[start of Working data]

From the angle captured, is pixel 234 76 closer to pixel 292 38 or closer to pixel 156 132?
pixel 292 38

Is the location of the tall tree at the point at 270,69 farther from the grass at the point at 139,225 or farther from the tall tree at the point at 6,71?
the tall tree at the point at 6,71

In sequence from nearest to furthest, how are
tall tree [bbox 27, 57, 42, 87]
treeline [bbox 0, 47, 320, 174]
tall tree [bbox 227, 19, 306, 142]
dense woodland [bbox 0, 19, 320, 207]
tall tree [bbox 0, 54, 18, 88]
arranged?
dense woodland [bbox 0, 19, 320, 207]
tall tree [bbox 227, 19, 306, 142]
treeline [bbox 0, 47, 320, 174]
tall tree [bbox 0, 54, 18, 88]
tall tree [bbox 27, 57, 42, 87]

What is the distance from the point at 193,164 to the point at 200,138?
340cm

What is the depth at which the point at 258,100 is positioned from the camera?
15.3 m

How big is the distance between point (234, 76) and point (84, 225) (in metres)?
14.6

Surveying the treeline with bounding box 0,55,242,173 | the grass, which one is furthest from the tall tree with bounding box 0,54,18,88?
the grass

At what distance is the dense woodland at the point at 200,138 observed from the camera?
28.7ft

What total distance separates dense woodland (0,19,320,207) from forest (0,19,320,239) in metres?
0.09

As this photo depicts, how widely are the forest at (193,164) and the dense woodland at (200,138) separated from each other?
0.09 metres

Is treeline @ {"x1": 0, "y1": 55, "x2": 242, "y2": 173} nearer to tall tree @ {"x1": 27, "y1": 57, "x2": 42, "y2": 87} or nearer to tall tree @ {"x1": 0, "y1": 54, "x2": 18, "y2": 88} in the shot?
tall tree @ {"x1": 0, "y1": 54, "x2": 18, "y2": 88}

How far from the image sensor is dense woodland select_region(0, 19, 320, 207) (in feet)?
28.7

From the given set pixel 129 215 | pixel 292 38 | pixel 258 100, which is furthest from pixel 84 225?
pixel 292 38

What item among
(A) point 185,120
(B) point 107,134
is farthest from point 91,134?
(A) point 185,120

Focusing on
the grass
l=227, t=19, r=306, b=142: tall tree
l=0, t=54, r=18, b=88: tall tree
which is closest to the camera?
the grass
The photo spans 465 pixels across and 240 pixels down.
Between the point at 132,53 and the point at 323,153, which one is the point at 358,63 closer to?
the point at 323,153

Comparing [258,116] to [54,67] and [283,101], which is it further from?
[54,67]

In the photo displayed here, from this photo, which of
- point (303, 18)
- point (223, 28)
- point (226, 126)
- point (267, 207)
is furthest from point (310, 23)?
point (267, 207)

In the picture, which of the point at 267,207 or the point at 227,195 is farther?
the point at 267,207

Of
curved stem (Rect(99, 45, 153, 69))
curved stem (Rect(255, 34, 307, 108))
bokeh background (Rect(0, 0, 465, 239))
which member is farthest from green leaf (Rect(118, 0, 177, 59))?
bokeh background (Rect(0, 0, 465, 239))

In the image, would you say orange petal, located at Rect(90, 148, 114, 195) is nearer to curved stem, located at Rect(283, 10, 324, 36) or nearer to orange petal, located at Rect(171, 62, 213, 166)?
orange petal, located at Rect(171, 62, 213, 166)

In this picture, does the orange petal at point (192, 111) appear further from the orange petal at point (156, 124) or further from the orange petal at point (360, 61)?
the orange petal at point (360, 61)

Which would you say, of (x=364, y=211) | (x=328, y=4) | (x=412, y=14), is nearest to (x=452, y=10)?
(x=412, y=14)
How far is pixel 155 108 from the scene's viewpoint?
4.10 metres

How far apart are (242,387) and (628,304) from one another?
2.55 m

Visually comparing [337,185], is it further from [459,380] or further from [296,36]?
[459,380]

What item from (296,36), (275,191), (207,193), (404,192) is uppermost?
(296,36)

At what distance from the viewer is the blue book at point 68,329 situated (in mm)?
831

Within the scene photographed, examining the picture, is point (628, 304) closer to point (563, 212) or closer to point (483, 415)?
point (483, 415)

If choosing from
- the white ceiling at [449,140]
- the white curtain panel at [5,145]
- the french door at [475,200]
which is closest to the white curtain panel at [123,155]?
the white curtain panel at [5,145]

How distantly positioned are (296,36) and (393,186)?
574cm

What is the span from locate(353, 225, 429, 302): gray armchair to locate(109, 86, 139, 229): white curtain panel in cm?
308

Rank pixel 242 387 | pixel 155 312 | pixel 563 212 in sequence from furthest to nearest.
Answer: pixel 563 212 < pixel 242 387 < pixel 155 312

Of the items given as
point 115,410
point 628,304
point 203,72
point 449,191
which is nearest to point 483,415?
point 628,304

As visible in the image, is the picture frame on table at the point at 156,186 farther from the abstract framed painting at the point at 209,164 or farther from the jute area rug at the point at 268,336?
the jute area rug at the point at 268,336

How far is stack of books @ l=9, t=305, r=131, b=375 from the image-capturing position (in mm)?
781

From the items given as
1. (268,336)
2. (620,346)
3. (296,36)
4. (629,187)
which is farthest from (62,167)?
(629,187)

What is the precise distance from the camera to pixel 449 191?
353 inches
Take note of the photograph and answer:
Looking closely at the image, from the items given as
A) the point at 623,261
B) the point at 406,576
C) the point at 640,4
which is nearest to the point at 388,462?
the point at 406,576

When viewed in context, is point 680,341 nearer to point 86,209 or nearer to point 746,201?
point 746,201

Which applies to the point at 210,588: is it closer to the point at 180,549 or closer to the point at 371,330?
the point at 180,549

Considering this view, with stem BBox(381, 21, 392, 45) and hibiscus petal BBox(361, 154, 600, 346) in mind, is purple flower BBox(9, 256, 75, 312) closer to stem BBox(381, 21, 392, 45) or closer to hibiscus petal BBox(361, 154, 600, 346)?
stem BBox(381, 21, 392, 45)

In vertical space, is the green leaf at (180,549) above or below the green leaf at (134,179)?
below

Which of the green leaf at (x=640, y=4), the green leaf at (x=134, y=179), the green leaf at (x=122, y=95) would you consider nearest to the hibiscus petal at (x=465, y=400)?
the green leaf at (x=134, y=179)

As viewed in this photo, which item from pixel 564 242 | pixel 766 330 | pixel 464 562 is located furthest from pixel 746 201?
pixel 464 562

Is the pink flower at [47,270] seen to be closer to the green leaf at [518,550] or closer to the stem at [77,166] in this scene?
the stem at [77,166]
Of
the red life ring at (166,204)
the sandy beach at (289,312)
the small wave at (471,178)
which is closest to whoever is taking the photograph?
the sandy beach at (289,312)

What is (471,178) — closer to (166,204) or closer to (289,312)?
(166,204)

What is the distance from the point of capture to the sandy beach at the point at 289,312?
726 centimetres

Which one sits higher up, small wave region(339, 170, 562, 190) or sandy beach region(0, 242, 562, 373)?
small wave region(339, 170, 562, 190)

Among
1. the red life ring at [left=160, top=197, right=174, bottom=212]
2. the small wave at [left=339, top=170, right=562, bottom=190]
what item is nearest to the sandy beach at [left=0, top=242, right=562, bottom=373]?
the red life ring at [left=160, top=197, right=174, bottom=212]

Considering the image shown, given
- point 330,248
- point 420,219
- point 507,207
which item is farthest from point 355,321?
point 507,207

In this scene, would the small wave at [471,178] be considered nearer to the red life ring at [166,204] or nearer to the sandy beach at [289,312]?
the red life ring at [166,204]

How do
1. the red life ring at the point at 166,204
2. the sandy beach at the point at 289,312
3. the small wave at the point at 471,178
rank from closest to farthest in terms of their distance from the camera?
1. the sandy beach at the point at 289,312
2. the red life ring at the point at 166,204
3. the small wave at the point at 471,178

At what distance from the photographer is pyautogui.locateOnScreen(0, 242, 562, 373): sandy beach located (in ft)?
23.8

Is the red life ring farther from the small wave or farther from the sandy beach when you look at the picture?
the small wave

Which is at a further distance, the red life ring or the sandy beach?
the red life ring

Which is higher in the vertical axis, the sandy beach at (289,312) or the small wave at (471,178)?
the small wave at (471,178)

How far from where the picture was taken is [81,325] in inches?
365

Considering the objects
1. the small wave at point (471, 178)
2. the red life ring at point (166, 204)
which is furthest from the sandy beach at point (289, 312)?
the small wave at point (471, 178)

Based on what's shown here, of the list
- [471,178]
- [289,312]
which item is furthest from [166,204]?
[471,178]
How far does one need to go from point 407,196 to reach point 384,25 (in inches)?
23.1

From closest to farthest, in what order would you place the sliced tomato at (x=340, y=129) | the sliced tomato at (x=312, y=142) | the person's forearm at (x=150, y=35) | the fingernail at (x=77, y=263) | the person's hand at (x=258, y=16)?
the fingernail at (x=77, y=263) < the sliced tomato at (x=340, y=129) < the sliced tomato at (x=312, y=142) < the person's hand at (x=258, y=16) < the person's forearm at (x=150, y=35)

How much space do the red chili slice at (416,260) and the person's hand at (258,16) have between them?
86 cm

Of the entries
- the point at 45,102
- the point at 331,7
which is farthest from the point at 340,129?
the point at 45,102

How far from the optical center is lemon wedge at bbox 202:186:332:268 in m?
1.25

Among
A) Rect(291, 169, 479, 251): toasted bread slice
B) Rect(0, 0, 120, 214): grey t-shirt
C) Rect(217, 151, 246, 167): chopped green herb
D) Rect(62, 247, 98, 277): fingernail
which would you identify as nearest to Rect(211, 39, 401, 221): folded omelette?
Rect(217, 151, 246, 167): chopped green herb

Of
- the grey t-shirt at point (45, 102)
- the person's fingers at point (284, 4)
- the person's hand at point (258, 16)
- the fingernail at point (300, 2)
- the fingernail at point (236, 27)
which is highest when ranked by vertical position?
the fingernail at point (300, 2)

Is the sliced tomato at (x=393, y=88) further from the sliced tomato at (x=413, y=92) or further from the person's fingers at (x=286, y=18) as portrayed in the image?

[end of Working data]

Count the lines above that contain the string "camera", matching case exactly. Reply with the number only.

- Exercise solution -
5